Ferrari tuvo ritmo, pero volvió a quedarse con una sensación de oportunidad perdida. Mercedes salió reforzada, no sólo por el resultado, sino por el golpe emocional de ganar en Italia con un piloto italiano.

McLaren estuvo en la pelea, aunque Monza no parecía el lugar más cómodo para medir su mejor versión. Red Bull volvió a vivir de momentos. Aston Martin, por su parte, dejó una imagen mucho peor que en Zandvoort. Fernando Alonso pasó por boxes y abandonó. Después de las señales positivas de las últimas carreras, Monza fue un recordatorio de que el equipo todavía está lejos de tener una base sólida en todos los circuitos.

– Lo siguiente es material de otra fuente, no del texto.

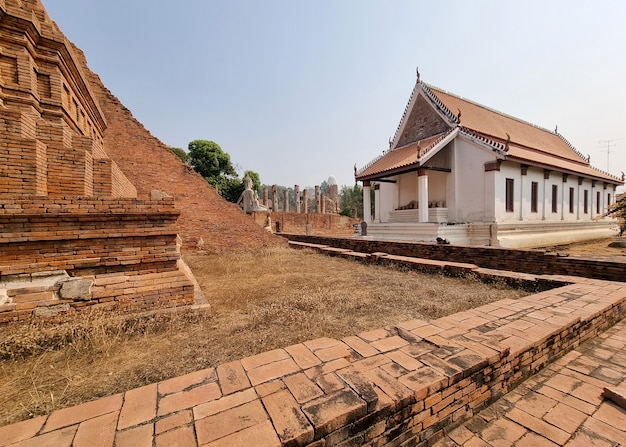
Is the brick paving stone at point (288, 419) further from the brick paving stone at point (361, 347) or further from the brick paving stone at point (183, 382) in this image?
the brick paving stone at point (361, 347)

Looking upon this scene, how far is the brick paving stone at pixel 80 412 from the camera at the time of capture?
1.23 m

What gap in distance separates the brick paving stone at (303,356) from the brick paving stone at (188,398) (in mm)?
494

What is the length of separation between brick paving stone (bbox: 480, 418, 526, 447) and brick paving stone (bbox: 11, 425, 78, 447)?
6.71ft

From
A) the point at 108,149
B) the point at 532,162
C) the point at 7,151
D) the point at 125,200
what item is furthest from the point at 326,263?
the point at 532,162

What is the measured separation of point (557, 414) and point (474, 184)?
39.9ft

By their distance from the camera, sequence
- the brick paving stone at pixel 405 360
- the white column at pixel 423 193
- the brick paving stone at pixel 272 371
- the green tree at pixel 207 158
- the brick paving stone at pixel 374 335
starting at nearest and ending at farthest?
the brick paving stone at pixel 272 371
the brick paving stone at pixel 405 360
the brick paving stone at pixel 374 335
the white column at pixel 423 193
the green tree at pixel 207 158

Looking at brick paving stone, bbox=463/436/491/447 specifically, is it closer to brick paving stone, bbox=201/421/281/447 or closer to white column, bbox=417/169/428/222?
brick paving stone, bbox=201/421/281/447

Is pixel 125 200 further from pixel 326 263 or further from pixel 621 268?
pixel 621 268

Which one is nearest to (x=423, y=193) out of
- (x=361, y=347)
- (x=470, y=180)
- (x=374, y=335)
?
(x=470, y=180)

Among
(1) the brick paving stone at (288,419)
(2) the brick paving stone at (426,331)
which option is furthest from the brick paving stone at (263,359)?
(2) the brick paving stone at (426,331)

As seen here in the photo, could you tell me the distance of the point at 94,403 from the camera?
1381 mm

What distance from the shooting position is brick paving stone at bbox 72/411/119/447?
1119 millimetres

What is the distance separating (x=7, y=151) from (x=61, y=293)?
2110 mm

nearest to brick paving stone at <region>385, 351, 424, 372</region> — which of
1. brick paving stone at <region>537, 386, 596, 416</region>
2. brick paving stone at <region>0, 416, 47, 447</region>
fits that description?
brick paving stone at <region>537, 386, 596, 416</region>
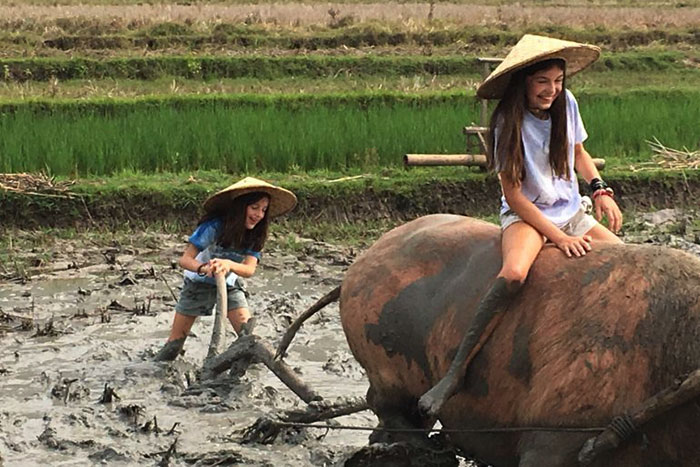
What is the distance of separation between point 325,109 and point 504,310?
9017 mm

Pero todo eso quedó en segundo plano. La imagen del Gran Premio fue Antonelli subido a lo más alto del podio en Monza. La Fórmula 1 respiró porque la carrera no se rompió por culpa del clipping. No fue una carrera limpia en el sentido purista de la palabra. Hubo gestión artificial, hubo zonas raras y hubo momentos en los que los coches no parecían coches de Fórmula 1 atacando Monza como deberían atacarlo. Pero hubo espectáculo, pelea y emoción.

Y, aunque no nos guste mucho esta Fórmula 1 tan artificial, la temporada nos está gustado, y mucho. Antonelli no ganó una carrera cualquiera. Ganó en casa, remontando desde el fondo, en un circuito histórico y en un Mundial que empieza a tener su nombre escrito en letras cada vez más grandes.

Es cierto que Monza exagera todo. Esta vez, también exageró la dimensión de Antonelli. O quizá no hizo falta exagerarla demasiado.